In September 2000, Swango pleaded guilty to three counts of murder in Thomas, George, and Aldo's cases. He admitted to intentionally killing them by "administering toxic substances which [he] knew were likely to cause death." He was given three life sentences without the possibility of parole. In October, he also pleaded guilty to killing Cynthia; he admitted to injecting her with a deadly dose of potassium that caused cardiac arrest. In return for the plea deal, Zimbabwe agreed not to pursue charges and the United States agreed not to pursue the death penalty. He is now imprisoned at Supermax ADX Florence, and is in 23-hour solitary confinement.
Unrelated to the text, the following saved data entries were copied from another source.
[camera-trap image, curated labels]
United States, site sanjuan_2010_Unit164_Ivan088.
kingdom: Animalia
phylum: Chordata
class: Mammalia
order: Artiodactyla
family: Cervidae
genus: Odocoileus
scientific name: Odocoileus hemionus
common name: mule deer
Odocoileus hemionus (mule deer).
Investigators and author James Stewart note that circumstantial evidence links Swango to at least thirty-five deaths and twenty non-fatal poisonings; they fear that he may be responsible for over sixty poisoning deaths, including several deaths in Zimbabwe and the United States. One of those alleged victims was twenty-two-year-old Anna Mae Popka, who died under his care in 1984. His mother sued him, claiming that he was responsible for her death. However, he was never criminally charged.
Another alleged victim was twenty-one-year-old Ricky DeLong, who died on January 20, 1984, at the Ohio State University Hospital. Swango "found" his body; an autopsy later determined that he died after a ball of gauze was placed in his throat. His family also sued Swango, claiming that he was responsible for the death. Stewart also believes that Swango was responsible for the 1993 death of Swango's fiancee, Kristin Kinney, who committed suicide after suffering from symptoms consistent with arsenic poisoning. After she died, arsenic was found in her hair.